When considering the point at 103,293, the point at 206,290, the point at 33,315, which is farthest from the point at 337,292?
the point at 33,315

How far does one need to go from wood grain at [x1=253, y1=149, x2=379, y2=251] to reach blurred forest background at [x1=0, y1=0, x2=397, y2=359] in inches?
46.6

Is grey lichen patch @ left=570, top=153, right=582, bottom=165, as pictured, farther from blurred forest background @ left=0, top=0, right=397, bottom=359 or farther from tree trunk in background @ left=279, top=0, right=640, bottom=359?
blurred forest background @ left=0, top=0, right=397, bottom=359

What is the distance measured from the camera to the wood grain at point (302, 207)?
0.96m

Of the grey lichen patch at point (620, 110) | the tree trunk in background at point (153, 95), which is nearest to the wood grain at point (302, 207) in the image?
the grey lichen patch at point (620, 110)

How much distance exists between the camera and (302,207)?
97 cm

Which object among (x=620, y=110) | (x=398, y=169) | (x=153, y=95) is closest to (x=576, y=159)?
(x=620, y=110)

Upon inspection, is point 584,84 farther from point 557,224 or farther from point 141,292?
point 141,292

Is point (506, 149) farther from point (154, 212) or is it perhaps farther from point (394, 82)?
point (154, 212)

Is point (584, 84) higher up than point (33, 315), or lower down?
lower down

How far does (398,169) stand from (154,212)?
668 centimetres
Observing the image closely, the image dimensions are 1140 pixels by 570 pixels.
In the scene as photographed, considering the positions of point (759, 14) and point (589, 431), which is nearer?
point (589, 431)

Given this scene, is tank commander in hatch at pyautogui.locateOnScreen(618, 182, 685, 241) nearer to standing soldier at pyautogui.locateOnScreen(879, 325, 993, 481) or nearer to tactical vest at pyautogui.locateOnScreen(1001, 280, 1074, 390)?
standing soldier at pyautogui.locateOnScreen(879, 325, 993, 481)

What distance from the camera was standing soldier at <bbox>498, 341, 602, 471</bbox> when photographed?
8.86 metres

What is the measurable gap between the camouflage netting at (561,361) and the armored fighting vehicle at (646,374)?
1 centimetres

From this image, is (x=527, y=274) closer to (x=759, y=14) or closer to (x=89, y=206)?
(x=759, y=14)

Exercise goal – Extract the lines from the one containing "Is point (506, 149)" up to and including the last line, copying each one character for character.

Exercise output –
Is point (506, 149) farther from point (154, 212) or is it perhaps farther from point (394, 82)?
point (154, 212)

Is point (584, 84) higher up than point (33, 315), or lower down?
lower down

How far does (398,169) stand from (154,212)?
668 centimetres
Observing the image closely, the image dimensions are 1140 pixels by 570 pixels.
In the scene as photographed, considering the positions of point (759, 14) and point (589, 431), which is nearer?
point (589, 431)

Given this scene, is tank commander in hatch at pyautogui.locateOnScreen(618, 182, 685, 241) nearer to standing soldier at pyautogui.locateOnScreen(879, 325, 993, 481) or nearer to tactical vest at pyautogui.locateOnScreen(1001, 280, 1074, 390)?
standing soldier at pyautogui.locateOnScreen(879, 325, 993, 481)

What distance from the camera was standing soldier at <bbox>498, 341, 602, 471</bbox> when photographed?
8.86 metres

What is the measurable gap between the camouflage netting at (561,361) and the armored fighting vehicle at (646,374)?
1 centimetres

From this image, is (x=527, y=274) closer to (x=759, y=14) or closer to (x=89, y=206)?
(x=759, y=14)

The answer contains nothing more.